> **What is being asked**
Please return every record exactly as written, leaving out the pictures.

(Dataset entries)
● ● ● ●

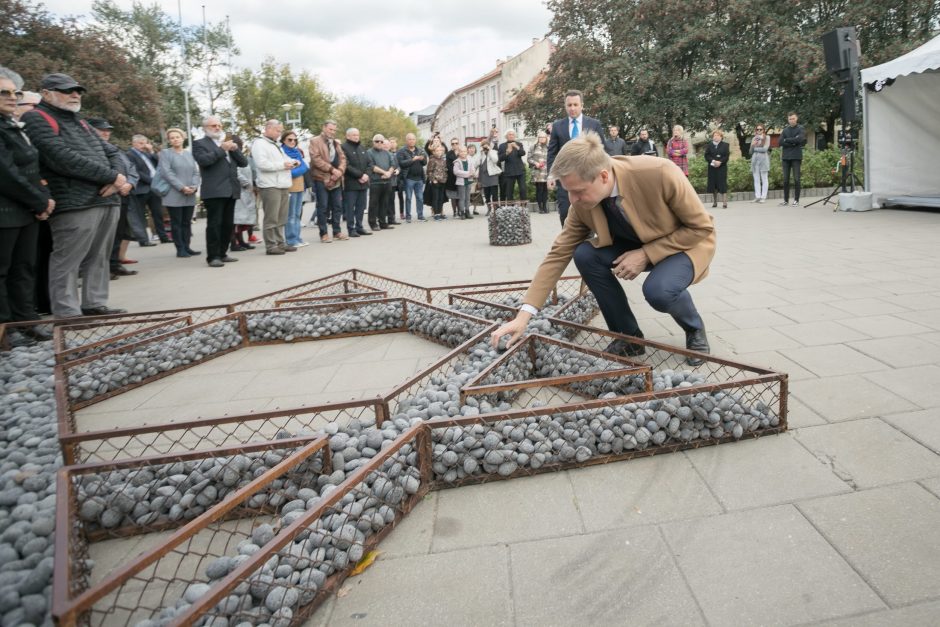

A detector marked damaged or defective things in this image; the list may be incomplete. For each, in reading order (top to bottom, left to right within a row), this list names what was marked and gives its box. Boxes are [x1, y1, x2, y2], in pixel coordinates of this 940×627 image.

rusty metal frame [54, 440, 330, 627]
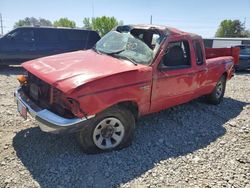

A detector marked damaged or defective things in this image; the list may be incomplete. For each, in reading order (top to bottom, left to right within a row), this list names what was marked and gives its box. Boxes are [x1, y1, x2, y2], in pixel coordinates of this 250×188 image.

shattered windshield [94, 30, 157, 65]
crushed hood [22, 50, 147, 94]
damaged front end [14, 71, 94, 134]
crumpled bumper [14, 88, 95, 134]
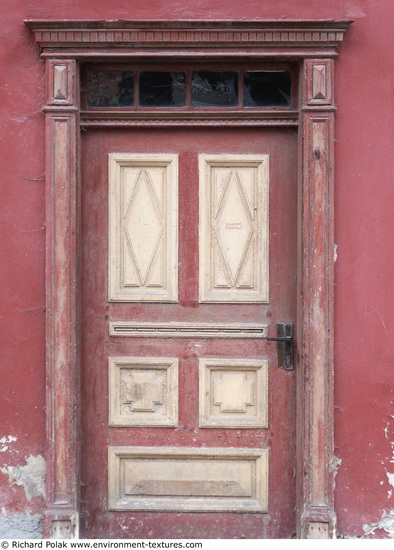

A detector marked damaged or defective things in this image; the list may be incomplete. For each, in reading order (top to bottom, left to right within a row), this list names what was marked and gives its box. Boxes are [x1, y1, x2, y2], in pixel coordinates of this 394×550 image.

peeling paint [0, 454, 45, 502]
peeling paint [364, 512, 394, 540]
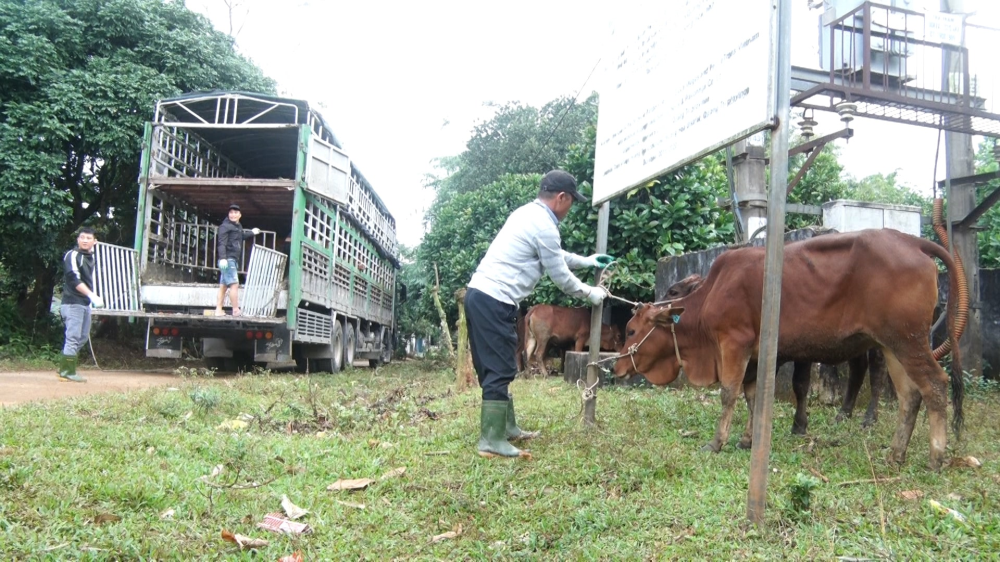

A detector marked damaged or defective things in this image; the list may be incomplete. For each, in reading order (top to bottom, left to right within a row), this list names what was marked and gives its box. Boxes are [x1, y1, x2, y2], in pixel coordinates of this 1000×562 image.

rusty metal pole [584, 201, 608, 424]
rusty metal pole [748, 0, 792, 524]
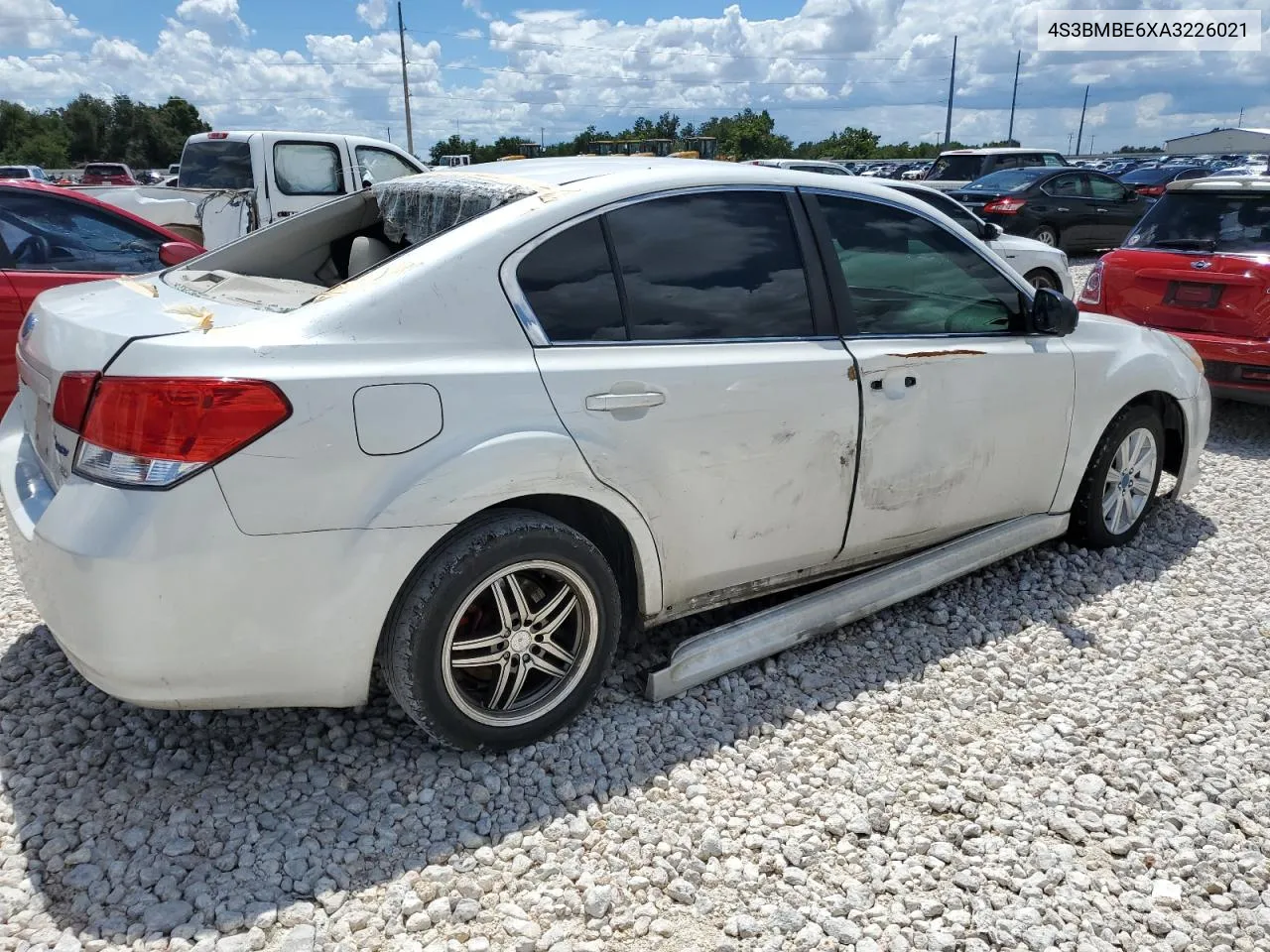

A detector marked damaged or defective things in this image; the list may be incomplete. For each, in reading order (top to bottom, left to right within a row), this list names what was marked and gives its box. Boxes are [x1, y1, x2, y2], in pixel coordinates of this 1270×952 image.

crumpled roof [375, 173, 540, 246]
damaged white sedan [2, 158, 1206, 750]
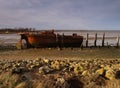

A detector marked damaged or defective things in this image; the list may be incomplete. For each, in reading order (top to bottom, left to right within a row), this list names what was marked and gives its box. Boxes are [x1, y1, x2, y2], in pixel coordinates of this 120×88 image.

rusty shipwreck [18, 30, 83, 48]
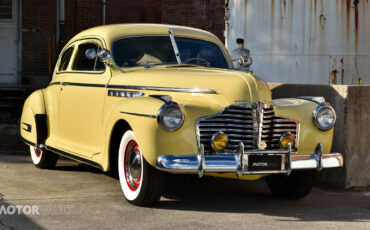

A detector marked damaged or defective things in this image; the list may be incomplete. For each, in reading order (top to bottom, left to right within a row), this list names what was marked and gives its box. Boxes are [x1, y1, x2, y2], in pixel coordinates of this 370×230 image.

rusty metal panel [225, 0, 370, 84]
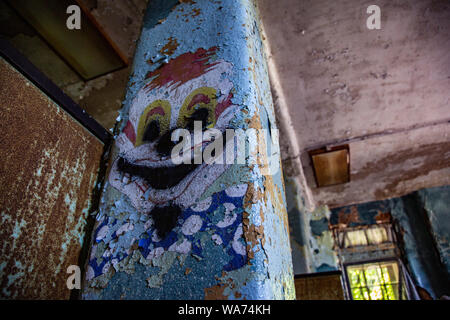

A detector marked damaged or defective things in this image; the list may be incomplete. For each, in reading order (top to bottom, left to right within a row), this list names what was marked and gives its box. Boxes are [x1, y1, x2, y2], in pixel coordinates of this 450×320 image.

rusty metal [0, 58, 103, 300]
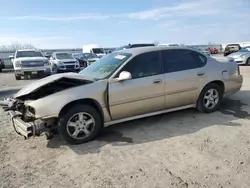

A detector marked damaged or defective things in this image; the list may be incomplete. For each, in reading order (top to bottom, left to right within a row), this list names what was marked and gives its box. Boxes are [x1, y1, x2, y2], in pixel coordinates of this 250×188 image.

damaged front end [0, 97, 57, 140]
damaged front end [0, 72, 94, 140]
crumpled hood [14, 72, 94, 98]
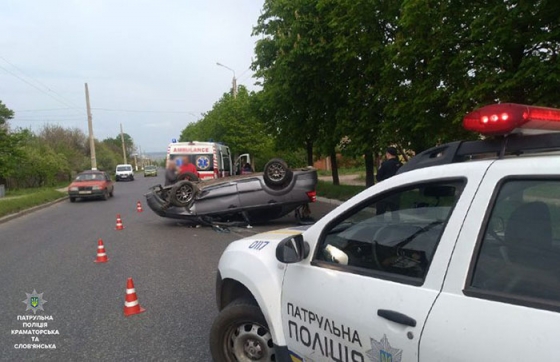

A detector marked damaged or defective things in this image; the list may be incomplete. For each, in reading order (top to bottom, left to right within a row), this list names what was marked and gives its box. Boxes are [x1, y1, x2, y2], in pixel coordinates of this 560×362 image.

overturned car [144, 159, 318, 226]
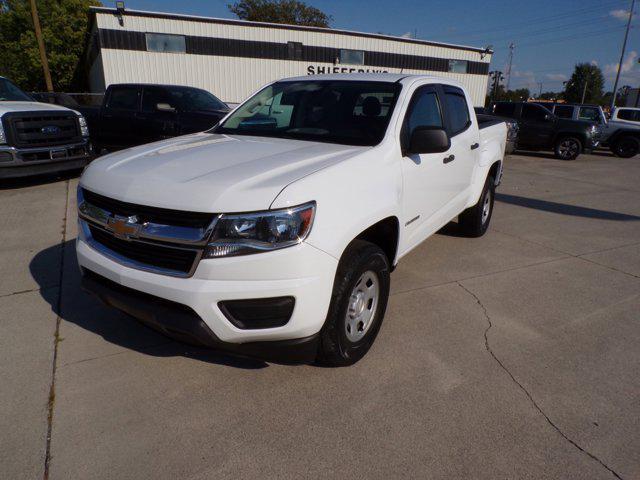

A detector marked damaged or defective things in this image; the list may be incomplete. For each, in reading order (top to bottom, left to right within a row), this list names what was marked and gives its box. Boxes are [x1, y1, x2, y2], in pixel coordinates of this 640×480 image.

parking lot crack [42, 180, 69, 480]
parking lot crack [456, 282, 624, 480]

● ● ● ●

> **Result below**
A detector marked damaged or defective things in this image; the list may be incomplete. For each, in reading order (top to bottom, left to right within a row), this list names what was marked and gives its box. Boxes are [x1, y1, x2, y2], in pixel coordinates of this 940×627 image.

rusty metal frame [54, 440, 330, 627]

A detector marked damaged or defective things in this image; the list may be incomplete. For each, in reading order (top to bottom, left to right within a row), this list names what was marked and gives its box. Boxes are [x1, y1, x2, y2], in pixel coordinates of this 250×188 image.

shattered windshield [94, 30, 157, 65]
crushed hood [22, 50, 147, 94]
damaged front end [14, 71, 94, 134]
crumpled bumper [14, 88, 95, 134]

A detector marked damaged or defective things in this image; the list may be incomplete. For each, in reading order (top to bottom, left to right within a row), this list names what was marked and gives its box. Boxes are [x1, y1, x2, y2], in pixel coordinates of this 394×550 image.

peeling paint [0, 454, 45, 502]
peeling paint [364, 512, 394, 540]

A detector marked damaged or defective things in this image; the list may be incomplete. For each, in reading order (top to bottom, left to right within a row), this list names what was marked and gives its box. Boxes are [x1, y1, x2, y2], in pixel coordinates of this 1000×562 image.

rusty metal pole [584, 201, 608, 424]
rusty metal pole [748, 0, 792, 524]

A detector marked damaged or defective things in this image; the list may be incomplete. For each, in reading order (top to bottom, left to right within a row), this list names what was marked and gives its box. Boxes are [x1, y1, x2, y2], in pixel coordinates of this 1270×952 image.

crumpled roof [375, 173, 540, 246]
damaged white sedan [2, 158, 1206, 750]

A detector marked damaged or defective things in this image; the list may be incomplete. For each, in reading order (top to bottom, left to right within a row), this list names what was marked and gives its box. Boxes are [x1, y1, x2, y2], in pixel coordinates of this 120×88 image.

rusty shipwreck [18, 30, 83, 48]

A detector marked damaged or defective things in this image; the list may be incomplete. For each, in reading order (top to bottom, left to right within a row), this list names what was marked and gives its box. Boxes are [x1, y1, x2, y2], in pixel coordinates of this 370×230 image.

rusty metal panel [225, 0, 370, 84]

A detector marked damaged or defective things in this image; the list may be incomplete. For each, in reading order (top to bottom, left to right within a row), this list names what was marked and gives its box. Boxes are [x1, y1, x2, y2], in pixel coordinates of this 450×320 image.

rusty metal [0, 58, 103, 300]

A detector marked damaged or defective things in this image; the list may be incomplete. For each, in reading order (top to bottom, left to right within a row), this list names what was marked and gives its box. Boxes are [x1, y1, x2, y2], in pixel coordinates of this 250×188 image.

damaged front end [0, 97, 57, 140]
damaged front end [0, 72, 94, 140]
crumpled hood [14, 72, 94, 98]

A detector marked damaged or defective things in this image; the list may be incomplete. For each, in reading order (top to bottom, left to right within a row), this list names what was marked and gives its box. Boxes are [x1, y1, x2, y2], in pixel coordinates of this 560×362 image.

overturned car [144, 159, 318, 226]

A detector marked damaged or defective things in this image; the list may be incomplete. For each, in reading order (top to bottom, left to right within a row), this list names what was marked and gives its box. Boxes are [x1, y1, x2, y2], in pixel coordinates of this 640×480 image.

parking lot crack [42, 180, 69, 480]
parking lot crack [456, 282, 624, 480]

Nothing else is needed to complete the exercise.